Kenya’s biggest listed firms and tier one banks have in the past year cut their cash holdings by nearly Sh60 billion, unwinding through dividends and new investments some of the muscle they had built up at the height of the Covid-19 pandemic.
Business Daily analysis of the Nairobi Securities Exchange’s (NSE) 16 largest firms –which have a market capitalisation of at least Sh10 billion each—shows that while their cash holdings are still well above the pre-Covid levels, there was a significant drawdown for the 2021 financial year when banks resumed paying dividends.
Capital conservation was the norm in 2020, as uncertainty over the economy during the pandemic forced firms to go slow on new investments and adopt a cautious policy towards distributing earnings to shareholders.
These 16 firms, which comprise the nine tier-one banks, Safaricom, EABL, BAT, KenGen, Jubilee Holdings, Bamburi Cement and Britam, held Sh571.5 billion in cash and cash equivalents at the close of 2021, compared to Sh629.4 billion in 2020.
They had held Sh437.2 billion in 2019, before raising their liquidity by Sh192 billion the year after.

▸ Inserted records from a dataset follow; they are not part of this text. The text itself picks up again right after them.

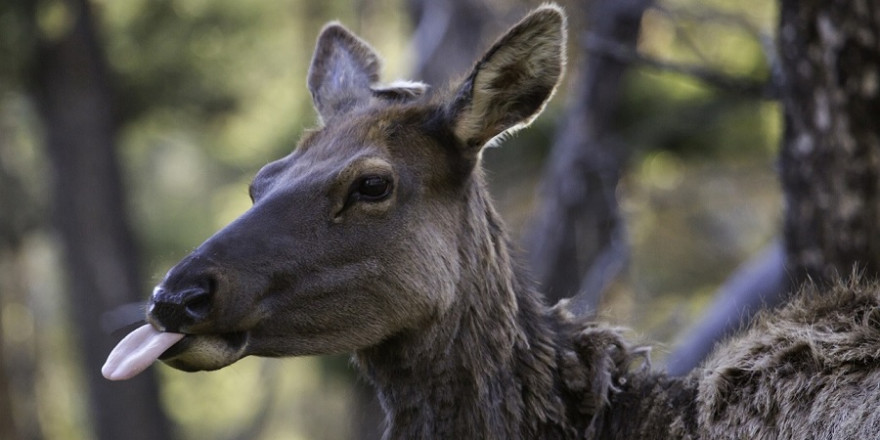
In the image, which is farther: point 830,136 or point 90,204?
point 90,204

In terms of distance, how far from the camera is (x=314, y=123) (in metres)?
10.5

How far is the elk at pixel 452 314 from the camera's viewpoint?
3.83 meters

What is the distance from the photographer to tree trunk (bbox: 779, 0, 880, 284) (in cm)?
530

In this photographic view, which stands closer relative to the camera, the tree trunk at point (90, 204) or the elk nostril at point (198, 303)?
the elk nostril at point (198, 303)

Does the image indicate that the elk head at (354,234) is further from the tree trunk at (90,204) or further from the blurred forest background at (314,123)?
the tree trunk at (90,204)

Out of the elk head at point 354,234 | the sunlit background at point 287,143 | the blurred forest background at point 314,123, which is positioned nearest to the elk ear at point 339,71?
the elk head at point 354,234

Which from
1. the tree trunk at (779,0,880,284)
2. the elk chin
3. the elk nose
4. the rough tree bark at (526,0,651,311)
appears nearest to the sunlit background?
the rough tree bark at (526,0,651,311)

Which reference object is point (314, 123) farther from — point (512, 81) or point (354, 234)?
point (354, 234)

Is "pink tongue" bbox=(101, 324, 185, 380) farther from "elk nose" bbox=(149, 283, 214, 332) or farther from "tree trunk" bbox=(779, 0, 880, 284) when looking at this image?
"tree trunk" bbox=(779, 0, 880, 284)

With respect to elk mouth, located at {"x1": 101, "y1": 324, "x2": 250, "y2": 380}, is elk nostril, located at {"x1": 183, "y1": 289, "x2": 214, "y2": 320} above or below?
above

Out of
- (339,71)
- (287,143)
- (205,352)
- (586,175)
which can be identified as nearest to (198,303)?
(205,352)

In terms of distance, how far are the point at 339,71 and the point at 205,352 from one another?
73.7 inches

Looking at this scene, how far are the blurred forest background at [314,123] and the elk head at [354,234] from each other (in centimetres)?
302

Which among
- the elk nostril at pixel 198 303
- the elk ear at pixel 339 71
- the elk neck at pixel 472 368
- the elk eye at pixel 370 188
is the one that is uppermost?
the elk ear at pixel 339 71
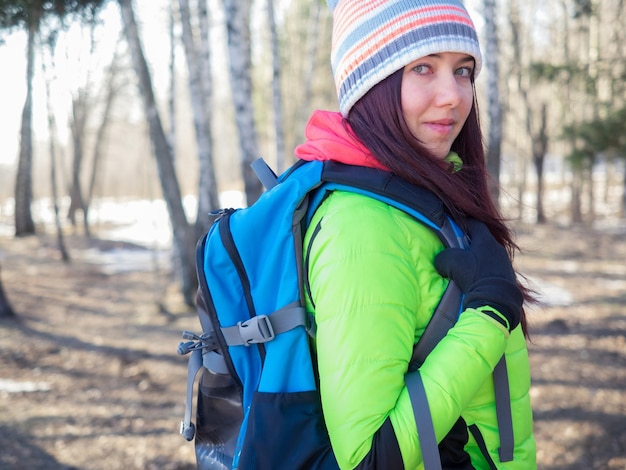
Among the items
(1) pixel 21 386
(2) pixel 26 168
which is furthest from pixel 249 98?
(2) pixel 26 168

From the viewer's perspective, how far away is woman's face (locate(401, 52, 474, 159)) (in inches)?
59.1

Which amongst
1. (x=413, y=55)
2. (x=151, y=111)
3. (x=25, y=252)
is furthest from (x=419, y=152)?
(x=25, y=252)

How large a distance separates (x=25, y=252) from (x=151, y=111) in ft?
38.7

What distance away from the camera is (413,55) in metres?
1.47

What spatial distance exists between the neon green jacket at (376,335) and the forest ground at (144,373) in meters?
0.91

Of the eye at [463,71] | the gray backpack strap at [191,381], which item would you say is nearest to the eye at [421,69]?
the eye at [463,71]

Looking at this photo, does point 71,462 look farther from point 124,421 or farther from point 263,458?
point 263,458

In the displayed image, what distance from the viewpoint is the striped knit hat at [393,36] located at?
1486 mm

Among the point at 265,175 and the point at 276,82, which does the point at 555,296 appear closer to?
the point at 276,82

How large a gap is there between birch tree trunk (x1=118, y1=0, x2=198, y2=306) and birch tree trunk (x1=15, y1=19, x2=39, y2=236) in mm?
5915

Other than cash deposits in bank accounts, companies count investments in Treasury bills, commercial papers, and money market funds as cash equivalents—meaning instruments that can be quickly converted into cash.
For banks, cash equivalents comprise securities or facilities that have less than 91 days to maturity from the date of acquisition, which include T-bills, amounts due from other lenders and balances held at the Central Bank of Kenya, less the mandatory cash reserve ratio deposits.
Banks accounted for the bulk of cash fluctuations in the two-year period, arising naturally from their position as holders of the biggest cash piles in the economy.
The nine tier one lenders together hold nearly seven times the cash pile of the other seven firms the Business Daily analysed. The lenders’ cash pile stood at Sh496.7 billion at the end of 2021, down from Sh571.9 billion in 2020.
A CBK directive was issued in August 2020 requiring them to first seek regulatory approval before issuing dividends, a move that saw a majority freeze payments for the year and helped the cash build up.
Equity Group, which is Kenya’s largest lender by assets, said in its annual report for 2021 that by the end of the year, its cash holdings stood at Sh190.8 billion, down from Sh226.9 billion a year earlier.
It was followed by NCBA at Sh67.4 billion, Stanbic Kenya at Sh62.6 billion, and Standard Chartered Kenya at Sh62.3 billion.
Among the non-bank firms, Safaricom held the largest cash pile at Sh30.7 billion by the closure of its financial year in March 2022, having raised it from Sh26.7 billion a year earlier.
While banks cut their cash piles by issuing larger dividends, non-lenders continued to add on to theirs, signalling improved earnings even as they remained large conservative about raising dividends due to continued concerns about the economy.